* **SOURCE PASSAGE**
But what about width? I've got a C/E width in both the wingtip and kudu Indy boot: the Barrie wingtips are snug in medium thickness socks, and the Truebalance Kudu-Indys are plenty roomy with thick--Darntough merino mountaineers--socks. My sense, then, is that the Truebalance E width is the rough equivalent of the Barrie D width. Do any of you find that to be true? 

-Stewboy


----------



## Anon 18th Cent. (Oct 27, 2008)

No. I call them the same.


----------



## Tilton (Nov 27, 2011)

It sounds at first like you're saying the Truebalance is wider than the Barrie:



stewboy said:


> I've got a C/E width in both the wingtip and kudu Indy boot: the Barrie wingtips are snug in medium thickness socks, and the Truebalance Kudu-Indys are plenty roomy with thick--Darntough merino mountaineers--socks.




But then you say:




stewboy said:


> Truebalance E width is the rough equivalent of the Barrie D width.

* **TASKS FOR THIS EXERCISE**
• A. Retype the shoe-width thread word for word, everything from "But what about" down to "them the same.".
• B. In the shoe-width thread, what socks did Stewboy wear with the Truebalance Kudu-Indys?
• C. List every person who posts in the shoe-width thread.
Rely only on the shoe-width thread.

(Spatial reasoning question data)
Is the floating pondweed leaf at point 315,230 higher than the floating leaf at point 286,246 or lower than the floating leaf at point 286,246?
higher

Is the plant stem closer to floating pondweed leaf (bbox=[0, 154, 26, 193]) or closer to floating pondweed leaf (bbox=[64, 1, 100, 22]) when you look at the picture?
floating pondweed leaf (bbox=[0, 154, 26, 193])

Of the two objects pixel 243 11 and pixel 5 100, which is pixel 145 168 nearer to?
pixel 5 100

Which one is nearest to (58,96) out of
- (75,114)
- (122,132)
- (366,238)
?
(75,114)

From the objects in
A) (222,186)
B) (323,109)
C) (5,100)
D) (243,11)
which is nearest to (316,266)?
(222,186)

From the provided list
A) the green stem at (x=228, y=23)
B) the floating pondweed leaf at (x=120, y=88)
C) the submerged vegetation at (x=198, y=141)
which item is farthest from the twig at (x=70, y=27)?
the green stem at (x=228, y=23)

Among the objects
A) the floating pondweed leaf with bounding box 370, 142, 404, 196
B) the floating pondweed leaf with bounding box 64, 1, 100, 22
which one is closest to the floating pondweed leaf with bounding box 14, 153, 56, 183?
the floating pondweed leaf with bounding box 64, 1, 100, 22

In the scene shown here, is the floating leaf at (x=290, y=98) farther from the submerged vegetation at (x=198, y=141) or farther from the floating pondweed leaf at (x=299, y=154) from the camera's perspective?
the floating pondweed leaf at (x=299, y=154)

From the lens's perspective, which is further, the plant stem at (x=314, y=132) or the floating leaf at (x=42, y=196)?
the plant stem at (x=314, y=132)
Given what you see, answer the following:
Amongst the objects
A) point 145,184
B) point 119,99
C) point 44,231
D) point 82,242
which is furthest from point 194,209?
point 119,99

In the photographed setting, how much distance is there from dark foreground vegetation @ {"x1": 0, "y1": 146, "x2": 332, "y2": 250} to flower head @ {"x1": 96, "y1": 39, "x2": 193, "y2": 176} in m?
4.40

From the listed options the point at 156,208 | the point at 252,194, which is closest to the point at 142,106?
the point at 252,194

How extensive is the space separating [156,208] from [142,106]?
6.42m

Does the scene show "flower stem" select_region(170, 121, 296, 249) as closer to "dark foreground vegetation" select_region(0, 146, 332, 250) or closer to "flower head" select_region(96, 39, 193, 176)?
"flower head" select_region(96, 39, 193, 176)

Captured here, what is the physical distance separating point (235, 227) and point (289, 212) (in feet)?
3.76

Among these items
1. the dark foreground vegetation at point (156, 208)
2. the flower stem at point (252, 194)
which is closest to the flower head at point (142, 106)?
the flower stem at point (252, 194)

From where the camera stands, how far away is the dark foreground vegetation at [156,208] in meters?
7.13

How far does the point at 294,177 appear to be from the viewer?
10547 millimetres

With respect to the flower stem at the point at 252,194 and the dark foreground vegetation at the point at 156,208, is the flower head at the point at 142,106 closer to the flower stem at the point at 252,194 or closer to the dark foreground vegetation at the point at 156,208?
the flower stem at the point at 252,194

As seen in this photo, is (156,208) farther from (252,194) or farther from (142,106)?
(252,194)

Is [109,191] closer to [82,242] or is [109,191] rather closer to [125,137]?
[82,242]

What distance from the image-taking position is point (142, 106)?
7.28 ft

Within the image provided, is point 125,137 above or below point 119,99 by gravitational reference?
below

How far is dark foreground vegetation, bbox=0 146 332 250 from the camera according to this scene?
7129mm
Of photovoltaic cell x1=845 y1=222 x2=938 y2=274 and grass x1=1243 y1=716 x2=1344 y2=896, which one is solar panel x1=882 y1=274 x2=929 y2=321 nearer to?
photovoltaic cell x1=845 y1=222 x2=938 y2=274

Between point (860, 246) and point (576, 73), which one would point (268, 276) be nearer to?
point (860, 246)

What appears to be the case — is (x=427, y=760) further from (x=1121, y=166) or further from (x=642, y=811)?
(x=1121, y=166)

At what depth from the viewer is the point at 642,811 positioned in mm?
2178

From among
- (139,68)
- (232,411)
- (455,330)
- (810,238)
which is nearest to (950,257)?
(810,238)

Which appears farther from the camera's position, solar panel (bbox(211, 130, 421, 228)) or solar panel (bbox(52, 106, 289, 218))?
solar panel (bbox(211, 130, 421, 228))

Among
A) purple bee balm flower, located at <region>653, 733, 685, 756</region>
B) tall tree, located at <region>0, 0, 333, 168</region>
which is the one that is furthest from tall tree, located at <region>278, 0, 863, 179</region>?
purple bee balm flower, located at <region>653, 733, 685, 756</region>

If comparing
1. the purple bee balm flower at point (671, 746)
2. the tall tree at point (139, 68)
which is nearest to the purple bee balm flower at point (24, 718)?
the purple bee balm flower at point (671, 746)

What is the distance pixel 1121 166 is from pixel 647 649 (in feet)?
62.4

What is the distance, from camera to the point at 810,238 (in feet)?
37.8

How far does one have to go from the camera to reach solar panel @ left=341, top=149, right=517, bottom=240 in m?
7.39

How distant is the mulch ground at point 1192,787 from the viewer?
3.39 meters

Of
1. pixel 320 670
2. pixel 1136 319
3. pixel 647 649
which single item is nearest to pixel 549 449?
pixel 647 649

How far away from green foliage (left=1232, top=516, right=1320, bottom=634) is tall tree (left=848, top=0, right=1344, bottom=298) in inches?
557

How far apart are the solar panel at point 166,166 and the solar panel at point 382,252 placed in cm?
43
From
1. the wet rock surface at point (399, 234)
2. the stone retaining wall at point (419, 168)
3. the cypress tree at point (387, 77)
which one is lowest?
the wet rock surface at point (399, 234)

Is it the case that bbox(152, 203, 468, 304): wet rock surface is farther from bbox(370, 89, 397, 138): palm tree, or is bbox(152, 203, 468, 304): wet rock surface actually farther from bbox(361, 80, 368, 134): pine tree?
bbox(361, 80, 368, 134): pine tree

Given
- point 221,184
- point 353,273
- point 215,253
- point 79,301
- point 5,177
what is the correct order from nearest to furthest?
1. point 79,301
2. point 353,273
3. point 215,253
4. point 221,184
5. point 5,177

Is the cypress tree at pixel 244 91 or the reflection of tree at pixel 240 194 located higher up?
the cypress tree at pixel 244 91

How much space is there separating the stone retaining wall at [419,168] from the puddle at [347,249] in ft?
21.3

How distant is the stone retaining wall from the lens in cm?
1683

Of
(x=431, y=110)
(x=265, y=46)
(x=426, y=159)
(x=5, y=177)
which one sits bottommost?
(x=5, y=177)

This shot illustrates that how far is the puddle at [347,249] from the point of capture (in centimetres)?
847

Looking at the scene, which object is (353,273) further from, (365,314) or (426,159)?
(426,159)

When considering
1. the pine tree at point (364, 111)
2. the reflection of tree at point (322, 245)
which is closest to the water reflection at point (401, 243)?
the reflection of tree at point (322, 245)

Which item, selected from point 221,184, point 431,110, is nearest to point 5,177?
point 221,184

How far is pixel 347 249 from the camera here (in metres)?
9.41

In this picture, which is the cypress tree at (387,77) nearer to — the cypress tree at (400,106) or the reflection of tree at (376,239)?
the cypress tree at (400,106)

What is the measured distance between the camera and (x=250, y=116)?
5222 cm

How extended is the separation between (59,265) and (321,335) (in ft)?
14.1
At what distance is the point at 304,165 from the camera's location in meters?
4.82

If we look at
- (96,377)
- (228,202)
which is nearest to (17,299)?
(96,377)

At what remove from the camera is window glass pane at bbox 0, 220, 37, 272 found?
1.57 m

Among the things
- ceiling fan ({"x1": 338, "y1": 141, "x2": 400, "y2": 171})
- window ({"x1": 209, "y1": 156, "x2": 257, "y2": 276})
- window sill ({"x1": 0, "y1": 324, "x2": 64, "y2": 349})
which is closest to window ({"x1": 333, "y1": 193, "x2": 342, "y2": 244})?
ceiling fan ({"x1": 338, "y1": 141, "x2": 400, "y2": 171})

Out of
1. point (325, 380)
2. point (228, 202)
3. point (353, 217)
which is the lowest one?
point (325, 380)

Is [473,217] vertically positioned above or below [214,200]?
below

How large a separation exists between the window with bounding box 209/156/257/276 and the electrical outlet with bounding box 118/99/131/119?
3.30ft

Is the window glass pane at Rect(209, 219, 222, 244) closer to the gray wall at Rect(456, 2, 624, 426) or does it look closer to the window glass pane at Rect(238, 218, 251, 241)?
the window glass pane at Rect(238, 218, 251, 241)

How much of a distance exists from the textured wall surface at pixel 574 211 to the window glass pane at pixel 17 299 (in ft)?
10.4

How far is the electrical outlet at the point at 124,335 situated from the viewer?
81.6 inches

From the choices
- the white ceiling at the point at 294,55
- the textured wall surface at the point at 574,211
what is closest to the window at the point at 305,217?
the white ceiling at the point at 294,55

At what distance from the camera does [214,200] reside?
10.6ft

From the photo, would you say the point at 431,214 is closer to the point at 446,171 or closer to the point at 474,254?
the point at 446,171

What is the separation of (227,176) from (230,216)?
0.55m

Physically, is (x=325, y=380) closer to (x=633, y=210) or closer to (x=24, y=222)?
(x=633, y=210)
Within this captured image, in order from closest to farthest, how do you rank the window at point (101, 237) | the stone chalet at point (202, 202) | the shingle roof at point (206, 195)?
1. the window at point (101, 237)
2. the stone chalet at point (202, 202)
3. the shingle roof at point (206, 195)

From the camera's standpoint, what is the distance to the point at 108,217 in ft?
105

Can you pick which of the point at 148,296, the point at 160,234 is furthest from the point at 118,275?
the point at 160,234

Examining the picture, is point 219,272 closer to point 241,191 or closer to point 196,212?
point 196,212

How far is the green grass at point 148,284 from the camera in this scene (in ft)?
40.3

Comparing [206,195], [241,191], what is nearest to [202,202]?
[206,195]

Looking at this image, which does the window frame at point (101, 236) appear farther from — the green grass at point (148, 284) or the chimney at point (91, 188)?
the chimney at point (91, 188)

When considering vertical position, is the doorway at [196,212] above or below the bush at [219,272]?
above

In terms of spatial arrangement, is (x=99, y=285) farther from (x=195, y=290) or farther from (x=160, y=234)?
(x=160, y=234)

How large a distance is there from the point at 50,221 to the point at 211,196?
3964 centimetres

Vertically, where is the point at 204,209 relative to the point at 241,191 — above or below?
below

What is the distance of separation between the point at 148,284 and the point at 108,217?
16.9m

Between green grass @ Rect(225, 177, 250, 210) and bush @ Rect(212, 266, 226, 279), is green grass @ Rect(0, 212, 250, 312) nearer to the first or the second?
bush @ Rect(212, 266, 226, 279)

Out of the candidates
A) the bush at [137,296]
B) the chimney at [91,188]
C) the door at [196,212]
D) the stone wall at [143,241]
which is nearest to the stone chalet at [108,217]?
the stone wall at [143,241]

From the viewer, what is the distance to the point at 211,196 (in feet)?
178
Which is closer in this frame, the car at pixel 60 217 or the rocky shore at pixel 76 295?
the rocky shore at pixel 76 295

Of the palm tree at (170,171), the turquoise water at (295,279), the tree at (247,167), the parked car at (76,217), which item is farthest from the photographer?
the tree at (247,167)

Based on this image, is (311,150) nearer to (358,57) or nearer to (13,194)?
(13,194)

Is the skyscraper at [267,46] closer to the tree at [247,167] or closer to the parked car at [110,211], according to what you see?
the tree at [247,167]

* **RESPONSES PER TASK**
• A.
But what about width? I've got a C/E width in both the wingtip and kudu Indy boot: the Barrie wingtips are snug in medium thickness socks, and the Truebalance Kudu-Indys are plenty roomy with thick--Darntough merino mountaineers--socks. My sense, then, is that the Truebalance E width is the rough equivalent of the Barrie D width. Do any of you find that to be true? 

-Stewboy


----------



## Anon 18th Cent. (Oct 27, 2008)

No. I call them the same.

• B. Thick Darntough merino mountaineer socks.

• C.
Stewboy
Anon 18th Cent.
Tilton